**Written tasks**.
A) Answer these questions about the announcement of the Frank Sargeson Memorial lecture, one per line:
(i) Which annual edition of the lecture is being held?
(ii) At which university does the lecture take place?
(iii) According to Dr Newton, what separates Sargeson's work into two distinct phases?
B) From the announcement of the Frank Sargeson Memorial lecture, list every proper name of a person, an institution, or a historical event.
C) Resume the announcement of the Frank Sargeson Memorial lecture from the point where it stops.

The Bad Difficult Years

It’s the tenth annual Frank Sargeson Memorial lecture at the University of Waikato. This year’s paper will be presented by poet and independent scholar John Newton.

Dr Newton is calling his lecture “The bad difficult years: Sargeson’s Post-War Reconstruction.” It will focus on Frank Sargeson’s evolution as a writer – how and why his writing changed after the Second World War.

“Sargeson’s relative silence in the 1950s separates his work into two distinct phases,” says Dr Newton. “The author of the classic early stories is almost unrecognisable in his later fiction, and I’ll be trying to make sense of this curious evolution.”

**Material shown**.
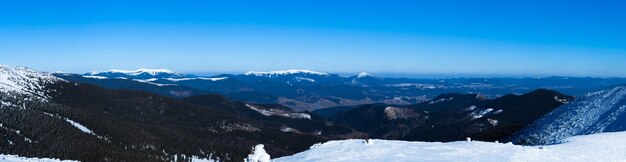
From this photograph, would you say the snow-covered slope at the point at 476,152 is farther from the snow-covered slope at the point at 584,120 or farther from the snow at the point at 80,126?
the snow at the point at 80,126

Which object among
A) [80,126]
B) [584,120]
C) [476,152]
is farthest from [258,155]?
[80,126]

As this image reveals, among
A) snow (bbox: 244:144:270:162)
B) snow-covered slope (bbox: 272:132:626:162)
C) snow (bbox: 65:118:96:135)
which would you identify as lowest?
snow (bbox: 65:118:96:135)

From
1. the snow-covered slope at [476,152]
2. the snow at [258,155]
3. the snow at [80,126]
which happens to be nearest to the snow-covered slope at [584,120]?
the snow-covered slope at [476,152]

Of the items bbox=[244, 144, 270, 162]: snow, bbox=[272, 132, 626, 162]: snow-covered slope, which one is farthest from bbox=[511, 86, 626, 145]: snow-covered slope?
bbox=[244, 144, 270, 162]: snow

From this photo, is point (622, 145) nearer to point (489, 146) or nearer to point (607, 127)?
point (489, 146)

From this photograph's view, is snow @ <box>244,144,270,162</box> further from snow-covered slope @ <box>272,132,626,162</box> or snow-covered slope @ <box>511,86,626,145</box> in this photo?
snow-covered slope @ <box>511,86,626,145</box>

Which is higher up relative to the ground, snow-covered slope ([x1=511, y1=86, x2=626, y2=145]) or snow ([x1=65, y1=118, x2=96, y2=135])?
snow-covered slope ([x1=511, y1=86, x2=626, y2=145])

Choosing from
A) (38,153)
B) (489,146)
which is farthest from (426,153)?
(38,153)
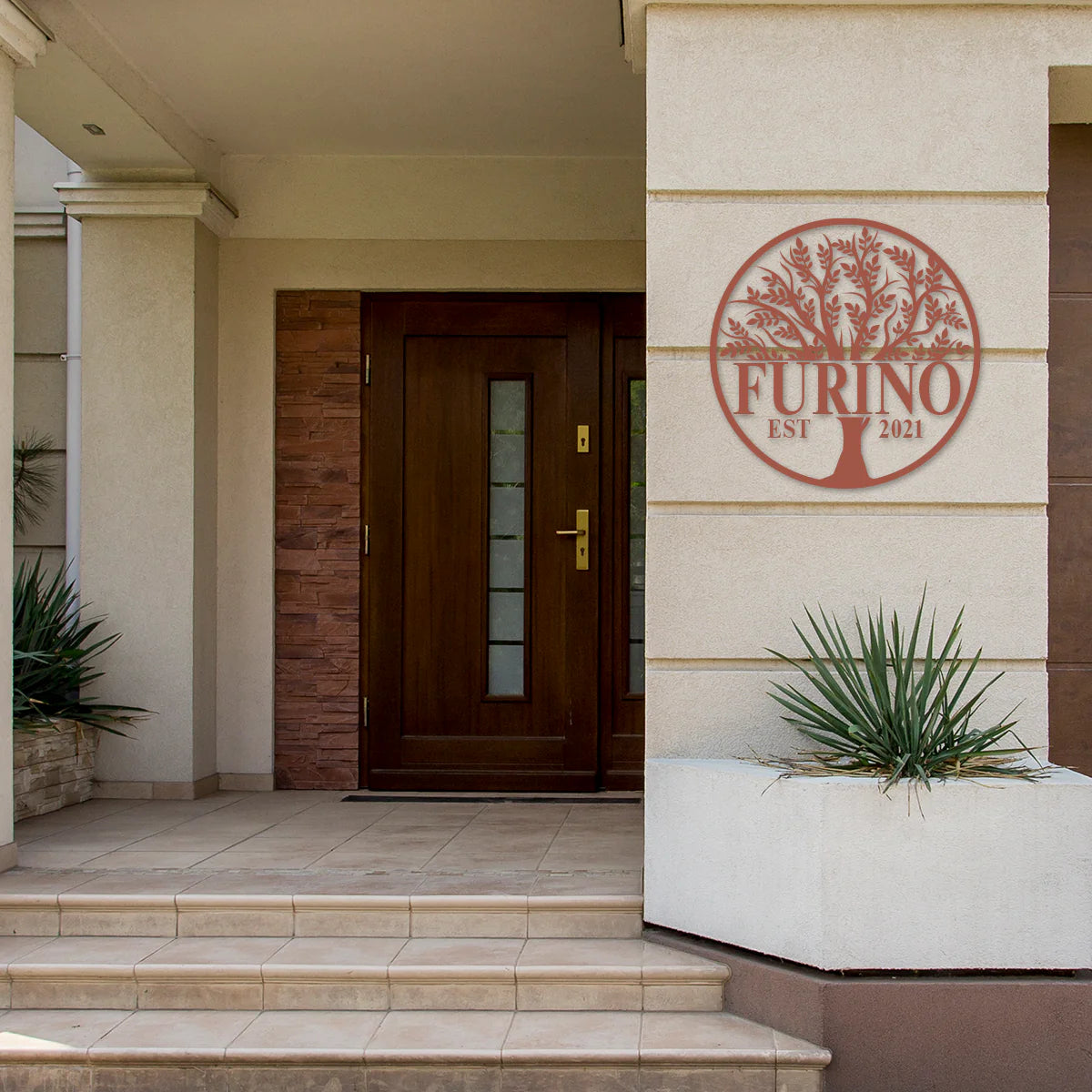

**Answers given**.
A)
(i) The tenth.
(ii) The University of Waikato.
(iii) Sargeson's relative silence in the 1950s.

B)
Frank Sargeson
John Newton
University of Waikato
Second World War

C)
Dr Newton is a former lecturer in English at the University of Canterbury and now lives on Waiheke Island. He is the author of The Double Rainbow: James K. Baxter, Ngāti Hau and the Jerusalem Commune (VUP, 2009) and numerous articles on mid-century New Zealand literature. In 2010 he held the J D Stout Research Fellowship at Victoria University. His new volume of poems, Family Songbook, will be published next year by Victoria University Press.

The University of Waikato’s Sargeson Memorial Lecture series began in 2003 to celebrate Hamilton’s cultural history, and the life of its most famous literary son. Frank Sargeson changed the flavour of New Zealand writing, capturing the lives and language of ordinary people with a working class vernacular, previously not known in New Zealand literature.

Dr Sarah Shieff, the editor of Letters of Frank Sargeson and the organiser of the Frank Sargeson lecture series, says this year’s lecture will shed new light on Sargeson’s career, and on a whole era of New Zealand’s literary history. “It’s a tribute to the University, and to the Friends of the Hamilton Library who are our co-hosts, that we’re able to celebrate our tenth anniversary this year. The Sargeson lecture series has become a landmark in our calendar. It’s an opportunity to catch up with the newest thinking of some of New Zealand’s most influential cultural commentators.”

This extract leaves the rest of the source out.